What could cause a Manual Action? According to Google, you could be penalized if the reviewer determines that you have:
- A hacked site – Someone has uploaded and hidden malicious content on your site.
- User-generated spam – Spam comments on forums or blogs.
- Spammy freehosts – A significant portion of the pages hosted on a service are spammy.
- Spammy structured markup – Markup on the page is outside the guidelines, like making some content invisible to users.
- Unnatural links to your site – If you have a lot of links deemed artificial, deceptive, or manipulative (including buying links or participating in link schemes), you may be penalized.
- Unnatural links from the site – Same as above, but now they’re coming from your site.
- Thin content with little or no added value – Your pages need to offer some real value to users.
- Cloaking or sneaky redirects – I.e., showing different pages to users and to Google.
- Pure Spam – This includes most of the stuff already mentioned, just more aggressive and overt.
- Cloaked images – Manipulative use of images in order to get more clicks.
- Hidden text and keyword stuffing – These are oldies but goodies, and apparently it’s still enough of a problem for Google to list it here.
You’re Treating Your Website Like It Exists in a Vacuum
We’re not just trying to sell you on our other services, here. Online marketing is simply a far more holistic strategy than it once was.
Elements like time on site, number of clickthroughs, number of mentions around the internet, and engagement on social media all figure into your rankings.
Granted, some of them affect your rankings more indirectly than others, but they all play an important role.
Google is looking at more signals than just those you’re putting out on your website.
We’re not saying that posting regularly on Facebook is directly connected with better rankings. We’re saying that building a community on social media will lead to more people visiting your site, clicking your links, and reading your content.
And all of those things can lead to more than just better rankings.
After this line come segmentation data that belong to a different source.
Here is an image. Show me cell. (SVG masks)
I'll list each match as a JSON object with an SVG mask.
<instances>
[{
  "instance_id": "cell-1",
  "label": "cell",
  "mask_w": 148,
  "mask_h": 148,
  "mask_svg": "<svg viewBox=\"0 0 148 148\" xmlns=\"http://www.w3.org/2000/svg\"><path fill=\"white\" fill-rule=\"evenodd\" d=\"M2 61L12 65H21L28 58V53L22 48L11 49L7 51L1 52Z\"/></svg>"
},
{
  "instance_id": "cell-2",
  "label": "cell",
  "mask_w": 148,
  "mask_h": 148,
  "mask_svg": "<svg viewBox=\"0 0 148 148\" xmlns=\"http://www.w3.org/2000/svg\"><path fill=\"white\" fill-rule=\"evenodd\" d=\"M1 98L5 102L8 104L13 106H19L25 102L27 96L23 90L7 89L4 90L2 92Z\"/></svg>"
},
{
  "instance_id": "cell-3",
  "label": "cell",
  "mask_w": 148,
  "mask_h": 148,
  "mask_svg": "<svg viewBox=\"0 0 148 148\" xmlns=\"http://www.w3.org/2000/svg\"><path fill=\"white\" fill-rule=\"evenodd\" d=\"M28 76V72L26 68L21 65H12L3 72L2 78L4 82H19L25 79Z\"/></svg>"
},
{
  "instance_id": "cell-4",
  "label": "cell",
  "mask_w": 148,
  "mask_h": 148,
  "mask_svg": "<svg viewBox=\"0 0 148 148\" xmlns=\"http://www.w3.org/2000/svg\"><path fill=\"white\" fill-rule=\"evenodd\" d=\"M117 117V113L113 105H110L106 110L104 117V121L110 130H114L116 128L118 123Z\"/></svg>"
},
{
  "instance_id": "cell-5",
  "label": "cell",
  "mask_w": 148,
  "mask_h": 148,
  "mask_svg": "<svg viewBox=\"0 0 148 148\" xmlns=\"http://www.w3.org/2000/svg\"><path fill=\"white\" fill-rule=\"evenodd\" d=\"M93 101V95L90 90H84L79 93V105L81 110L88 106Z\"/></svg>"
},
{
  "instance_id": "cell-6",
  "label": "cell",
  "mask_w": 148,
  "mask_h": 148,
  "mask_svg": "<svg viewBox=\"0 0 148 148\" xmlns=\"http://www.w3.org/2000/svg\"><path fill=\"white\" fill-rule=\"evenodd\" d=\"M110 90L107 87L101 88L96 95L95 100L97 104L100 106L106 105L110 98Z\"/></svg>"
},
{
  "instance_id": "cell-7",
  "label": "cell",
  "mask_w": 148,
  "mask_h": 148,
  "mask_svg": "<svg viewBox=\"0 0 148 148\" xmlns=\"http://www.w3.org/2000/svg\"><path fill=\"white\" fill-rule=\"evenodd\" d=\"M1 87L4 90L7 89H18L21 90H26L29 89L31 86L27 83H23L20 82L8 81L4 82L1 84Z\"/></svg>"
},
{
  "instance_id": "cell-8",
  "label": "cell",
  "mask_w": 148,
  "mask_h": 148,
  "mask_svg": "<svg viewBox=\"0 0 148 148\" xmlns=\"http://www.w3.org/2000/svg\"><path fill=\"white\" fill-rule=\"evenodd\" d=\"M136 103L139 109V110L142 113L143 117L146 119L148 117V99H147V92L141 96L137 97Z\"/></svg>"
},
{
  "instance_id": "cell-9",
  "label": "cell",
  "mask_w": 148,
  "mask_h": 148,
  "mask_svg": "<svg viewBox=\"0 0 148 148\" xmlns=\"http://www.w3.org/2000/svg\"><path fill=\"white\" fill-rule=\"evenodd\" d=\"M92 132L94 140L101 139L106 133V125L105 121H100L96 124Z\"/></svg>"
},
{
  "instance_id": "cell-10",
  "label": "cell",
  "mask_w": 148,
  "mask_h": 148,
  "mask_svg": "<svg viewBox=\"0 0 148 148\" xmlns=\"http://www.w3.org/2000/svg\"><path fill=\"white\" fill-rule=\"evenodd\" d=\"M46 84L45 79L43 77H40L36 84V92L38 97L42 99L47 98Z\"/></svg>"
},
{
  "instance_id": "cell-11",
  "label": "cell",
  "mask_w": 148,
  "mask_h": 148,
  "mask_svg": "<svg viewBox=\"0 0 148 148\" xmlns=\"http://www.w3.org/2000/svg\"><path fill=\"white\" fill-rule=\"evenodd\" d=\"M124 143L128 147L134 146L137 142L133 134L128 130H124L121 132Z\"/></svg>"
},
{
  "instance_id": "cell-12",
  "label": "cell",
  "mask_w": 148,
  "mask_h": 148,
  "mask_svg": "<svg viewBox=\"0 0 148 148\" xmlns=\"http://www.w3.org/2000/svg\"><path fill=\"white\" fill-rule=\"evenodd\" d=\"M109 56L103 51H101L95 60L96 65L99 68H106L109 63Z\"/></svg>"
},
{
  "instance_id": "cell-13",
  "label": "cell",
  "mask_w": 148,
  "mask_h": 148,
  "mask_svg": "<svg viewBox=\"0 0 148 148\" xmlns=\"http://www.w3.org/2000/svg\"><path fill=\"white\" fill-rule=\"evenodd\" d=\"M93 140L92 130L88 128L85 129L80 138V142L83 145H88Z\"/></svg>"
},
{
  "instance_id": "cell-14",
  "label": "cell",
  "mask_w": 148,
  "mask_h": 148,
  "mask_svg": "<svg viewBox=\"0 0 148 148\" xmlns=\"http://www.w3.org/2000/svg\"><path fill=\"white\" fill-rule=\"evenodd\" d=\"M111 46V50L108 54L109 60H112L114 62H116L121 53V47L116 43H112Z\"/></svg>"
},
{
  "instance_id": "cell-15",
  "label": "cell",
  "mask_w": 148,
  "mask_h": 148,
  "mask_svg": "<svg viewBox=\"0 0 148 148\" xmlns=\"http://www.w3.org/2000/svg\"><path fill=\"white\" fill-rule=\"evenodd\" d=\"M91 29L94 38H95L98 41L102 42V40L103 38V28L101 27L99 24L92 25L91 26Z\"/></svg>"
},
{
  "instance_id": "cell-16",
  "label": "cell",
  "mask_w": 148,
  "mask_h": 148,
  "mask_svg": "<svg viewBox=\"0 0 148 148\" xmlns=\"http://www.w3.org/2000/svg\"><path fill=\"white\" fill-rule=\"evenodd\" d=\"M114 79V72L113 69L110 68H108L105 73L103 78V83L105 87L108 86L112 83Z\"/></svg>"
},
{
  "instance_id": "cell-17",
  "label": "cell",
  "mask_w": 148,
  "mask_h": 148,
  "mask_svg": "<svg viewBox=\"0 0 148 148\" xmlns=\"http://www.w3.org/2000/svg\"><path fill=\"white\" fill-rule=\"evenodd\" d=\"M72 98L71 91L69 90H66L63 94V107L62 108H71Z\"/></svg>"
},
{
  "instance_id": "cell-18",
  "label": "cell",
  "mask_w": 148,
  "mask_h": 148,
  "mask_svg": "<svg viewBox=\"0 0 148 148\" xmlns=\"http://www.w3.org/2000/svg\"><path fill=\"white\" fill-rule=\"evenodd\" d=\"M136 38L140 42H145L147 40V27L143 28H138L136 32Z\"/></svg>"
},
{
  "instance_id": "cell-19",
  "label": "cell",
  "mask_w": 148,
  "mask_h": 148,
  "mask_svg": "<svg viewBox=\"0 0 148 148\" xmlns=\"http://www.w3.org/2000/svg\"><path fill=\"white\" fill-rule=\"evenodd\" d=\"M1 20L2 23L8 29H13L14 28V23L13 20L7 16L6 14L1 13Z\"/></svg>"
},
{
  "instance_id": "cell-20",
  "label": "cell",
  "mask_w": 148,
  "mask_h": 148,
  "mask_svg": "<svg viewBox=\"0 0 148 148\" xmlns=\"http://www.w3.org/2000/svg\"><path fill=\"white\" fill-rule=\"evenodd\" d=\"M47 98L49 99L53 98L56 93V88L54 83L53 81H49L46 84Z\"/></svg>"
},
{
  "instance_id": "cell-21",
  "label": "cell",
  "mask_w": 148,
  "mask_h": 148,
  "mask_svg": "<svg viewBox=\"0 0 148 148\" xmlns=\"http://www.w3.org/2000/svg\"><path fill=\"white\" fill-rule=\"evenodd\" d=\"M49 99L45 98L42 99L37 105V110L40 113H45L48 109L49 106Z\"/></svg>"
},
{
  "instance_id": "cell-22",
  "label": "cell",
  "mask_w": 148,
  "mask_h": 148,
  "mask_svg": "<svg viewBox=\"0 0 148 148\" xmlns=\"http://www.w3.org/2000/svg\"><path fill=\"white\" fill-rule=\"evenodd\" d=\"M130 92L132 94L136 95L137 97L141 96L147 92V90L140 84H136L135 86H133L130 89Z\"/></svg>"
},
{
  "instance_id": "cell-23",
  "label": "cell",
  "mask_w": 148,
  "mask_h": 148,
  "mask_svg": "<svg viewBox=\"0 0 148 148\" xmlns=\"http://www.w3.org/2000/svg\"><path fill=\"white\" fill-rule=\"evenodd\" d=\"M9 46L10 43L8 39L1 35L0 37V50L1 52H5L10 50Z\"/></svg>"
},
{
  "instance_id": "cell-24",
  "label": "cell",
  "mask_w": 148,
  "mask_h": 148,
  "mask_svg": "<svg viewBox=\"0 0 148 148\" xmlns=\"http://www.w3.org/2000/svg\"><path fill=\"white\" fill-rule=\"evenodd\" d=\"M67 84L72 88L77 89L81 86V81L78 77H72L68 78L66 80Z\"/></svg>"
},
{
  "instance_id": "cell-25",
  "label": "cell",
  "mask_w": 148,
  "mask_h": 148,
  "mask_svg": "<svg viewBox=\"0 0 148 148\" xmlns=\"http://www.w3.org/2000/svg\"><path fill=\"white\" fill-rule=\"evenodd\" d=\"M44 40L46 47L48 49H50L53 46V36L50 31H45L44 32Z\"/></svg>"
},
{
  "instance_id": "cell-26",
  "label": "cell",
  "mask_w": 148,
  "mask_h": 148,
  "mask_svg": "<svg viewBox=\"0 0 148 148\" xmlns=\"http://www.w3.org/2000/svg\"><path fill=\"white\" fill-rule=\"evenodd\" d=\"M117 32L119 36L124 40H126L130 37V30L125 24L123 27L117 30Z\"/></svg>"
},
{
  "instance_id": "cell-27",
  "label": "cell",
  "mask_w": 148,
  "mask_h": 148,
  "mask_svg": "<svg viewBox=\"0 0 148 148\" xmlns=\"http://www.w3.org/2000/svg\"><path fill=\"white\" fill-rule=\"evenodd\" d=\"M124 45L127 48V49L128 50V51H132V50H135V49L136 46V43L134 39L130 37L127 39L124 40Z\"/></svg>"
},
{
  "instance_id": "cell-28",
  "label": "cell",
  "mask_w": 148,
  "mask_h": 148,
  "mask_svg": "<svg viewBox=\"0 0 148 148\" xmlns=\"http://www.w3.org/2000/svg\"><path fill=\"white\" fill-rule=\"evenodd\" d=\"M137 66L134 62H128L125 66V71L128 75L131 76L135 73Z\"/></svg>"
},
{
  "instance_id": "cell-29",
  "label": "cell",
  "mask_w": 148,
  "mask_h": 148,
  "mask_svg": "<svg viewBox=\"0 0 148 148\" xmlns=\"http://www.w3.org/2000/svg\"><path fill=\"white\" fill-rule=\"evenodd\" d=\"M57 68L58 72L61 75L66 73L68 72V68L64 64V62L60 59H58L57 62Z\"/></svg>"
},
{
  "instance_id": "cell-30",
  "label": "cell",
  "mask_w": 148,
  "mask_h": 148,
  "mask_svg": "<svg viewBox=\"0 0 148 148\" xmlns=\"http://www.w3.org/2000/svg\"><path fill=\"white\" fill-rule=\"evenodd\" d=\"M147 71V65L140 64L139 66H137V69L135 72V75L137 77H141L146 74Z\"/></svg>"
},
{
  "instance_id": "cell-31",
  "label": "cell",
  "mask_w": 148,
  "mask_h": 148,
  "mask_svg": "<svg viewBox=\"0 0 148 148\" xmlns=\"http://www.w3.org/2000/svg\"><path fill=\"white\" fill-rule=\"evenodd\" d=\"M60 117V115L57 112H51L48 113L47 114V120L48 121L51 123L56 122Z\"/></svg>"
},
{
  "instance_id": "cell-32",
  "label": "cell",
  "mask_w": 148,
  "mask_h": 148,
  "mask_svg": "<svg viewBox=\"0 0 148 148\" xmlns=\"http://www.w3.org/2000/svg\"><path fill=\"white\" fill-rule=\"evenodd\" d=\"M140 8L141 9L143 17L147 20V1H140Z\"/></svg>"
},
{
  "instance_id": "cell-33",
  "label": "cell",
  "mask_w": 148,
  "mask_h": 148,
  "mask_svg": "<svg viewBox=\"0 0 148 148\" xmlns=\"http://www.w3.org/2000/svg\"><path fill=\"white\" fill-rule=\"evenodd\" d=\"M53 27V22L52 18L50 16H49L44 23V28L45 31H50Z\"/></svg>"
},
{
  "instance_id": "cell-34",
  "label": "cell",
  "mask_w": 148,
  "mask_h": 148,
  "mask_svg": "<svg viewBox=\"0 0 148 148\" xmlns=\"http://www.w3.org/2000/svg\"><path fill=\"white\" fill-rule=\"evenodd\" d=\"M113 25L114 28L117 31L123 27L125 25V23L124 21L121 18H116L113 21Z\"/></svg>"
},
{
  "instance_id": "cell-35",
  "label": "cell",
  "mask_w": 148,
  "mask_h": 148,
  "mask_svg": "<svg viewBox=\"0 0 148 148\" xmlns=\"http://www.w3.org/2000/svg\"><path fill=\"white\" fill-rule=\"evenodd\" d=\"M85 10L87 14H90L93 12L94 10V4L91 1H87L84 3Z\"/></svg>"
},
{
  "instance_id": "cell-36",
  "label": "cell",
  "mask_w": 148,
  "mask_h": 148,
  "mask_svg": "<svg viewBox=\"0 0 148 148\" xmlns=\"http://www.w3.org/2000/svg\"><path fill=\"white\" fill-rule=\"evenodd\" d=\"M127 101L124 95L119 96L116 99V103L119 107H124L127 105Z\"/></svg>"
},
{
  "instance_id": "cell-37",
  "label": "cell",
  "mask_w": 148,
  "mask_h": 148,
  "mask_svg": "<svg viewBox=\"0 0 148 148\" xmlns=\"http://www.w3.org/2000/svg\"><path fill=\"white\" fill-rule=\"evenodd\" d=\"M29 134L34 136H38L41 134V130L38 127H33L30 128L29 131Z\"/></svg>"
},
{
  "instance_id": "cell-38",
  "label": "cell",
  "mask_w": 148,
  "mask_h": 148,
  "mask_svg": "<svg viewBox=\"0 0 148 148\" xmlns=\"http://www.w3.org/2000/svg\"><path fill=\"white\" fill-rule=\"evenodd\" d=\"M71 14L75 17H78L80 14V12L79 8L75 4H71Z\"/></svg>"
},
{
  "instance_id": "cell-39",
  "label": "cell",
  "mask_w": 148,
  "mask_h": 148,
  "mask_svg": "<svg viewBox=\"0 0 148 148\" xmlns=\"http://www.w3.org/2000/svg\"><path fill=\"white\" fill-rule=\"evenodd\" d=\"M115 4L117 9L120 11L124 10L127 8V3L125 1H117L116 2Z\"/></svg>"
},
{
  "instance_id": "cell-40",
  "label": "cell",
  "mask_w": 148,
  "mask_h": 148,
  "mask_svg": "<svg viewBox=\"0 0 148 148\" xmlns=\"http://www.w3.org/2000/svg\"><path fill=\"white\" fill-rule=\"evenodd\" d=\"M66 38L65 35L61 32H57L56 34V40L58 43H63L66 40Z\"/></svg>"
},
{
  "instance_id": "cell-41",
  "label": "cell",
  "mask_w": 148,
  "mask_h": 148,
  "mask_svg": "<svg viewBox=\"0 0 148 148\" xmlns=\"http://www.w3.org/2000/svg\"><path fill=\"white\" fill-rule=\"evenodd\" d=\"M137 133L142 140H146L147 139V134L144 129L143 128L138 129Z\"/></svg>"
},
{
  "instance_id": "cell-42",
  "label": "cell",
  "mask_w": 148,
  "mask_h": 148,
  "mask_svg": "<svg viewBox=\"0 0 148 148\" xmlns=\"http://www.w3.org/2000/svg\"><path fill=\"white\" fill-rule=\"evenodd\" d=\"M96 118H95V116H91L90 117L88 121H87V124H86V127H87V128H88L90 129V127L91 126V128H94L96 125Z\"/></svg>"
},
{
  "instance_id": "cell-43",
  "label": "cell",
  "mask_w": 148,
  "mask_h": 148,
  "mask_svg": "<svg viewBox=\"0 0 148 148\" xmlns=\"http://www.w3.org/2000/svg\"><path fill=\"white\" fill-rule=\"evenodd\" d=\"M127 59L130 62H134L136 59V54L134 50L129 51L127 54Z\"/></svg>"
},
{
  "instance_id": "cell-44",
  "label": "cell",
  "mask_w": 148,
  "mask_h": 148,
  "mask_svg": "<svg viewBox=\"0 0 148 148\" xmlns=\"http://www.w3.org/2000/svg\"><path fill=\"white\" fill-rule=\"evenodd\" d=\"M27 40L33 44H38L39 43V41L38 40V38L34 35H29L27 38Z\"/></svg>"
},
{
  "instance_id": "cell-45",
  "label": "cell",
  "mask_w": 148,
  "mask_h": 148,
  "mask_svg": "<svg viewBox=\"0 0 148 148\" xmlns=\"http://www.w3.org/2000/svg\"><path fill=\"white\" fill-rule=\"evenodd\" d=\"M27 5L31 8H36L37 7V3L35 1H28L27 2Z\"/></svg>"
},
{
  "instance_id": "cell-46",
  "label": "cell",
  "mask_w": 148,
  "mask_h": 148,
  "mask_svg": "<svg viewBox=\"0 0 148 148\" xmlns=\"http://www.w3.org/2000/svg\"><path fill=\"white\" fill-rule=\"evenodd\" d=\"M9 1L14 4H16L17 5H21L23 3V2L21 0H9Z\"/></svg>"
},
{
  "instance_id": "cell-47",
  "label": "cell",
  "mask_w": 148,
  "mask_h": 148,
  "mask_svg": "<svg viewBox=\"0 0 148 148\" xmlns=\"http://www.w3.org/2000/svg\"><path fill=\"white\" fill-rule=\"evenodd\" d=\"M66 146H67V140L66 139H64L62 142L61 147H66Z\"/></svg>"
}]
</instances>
These days, though, the most common reason your website isn’t ranking is probably:
Your Competition Is Doing More Than You
You’re not doing SEO in a vacuum.
Search engine optimization is no longer a secret technique that your competition has never heard of. It’s an integral part of modern marketing, and for every link you’re not building and every blog you’re not publishing, your competition is
So, if you start to think you don’t need it, or if you start to think you’ve done enough, then there is someone working really hard to show you how it really should be done.
If you’ve been dipping your toes into SEO, you may start to see a little movement up the rankings. However, the simple fact is that those who wade out into the deeper end of SEO are going to see more results than you.
Remember, when you start doing SEO, it isn’t you against Google. It’s you against all your regular competition. And you’re all aiming to set up shop in a very limited space.
Even Small Changes Can Make a Difference
You may be thinking that there is a lot to do to start climbing to the top of the search engine rankings.
And you’d be right.
However, that’s just more of a reason to get started now. You can begin by making some small and simple changes to your website, even before you start thinking about whether you should hire an agency or go in-house for your SEO.
If you’re not ranking yet, you may just need to give it a little more time.
You may need to dive into a serious overhaul of your website.
Either way, examine your current situation, start small, and begin making the changes you can.
You may be surprised how much they help.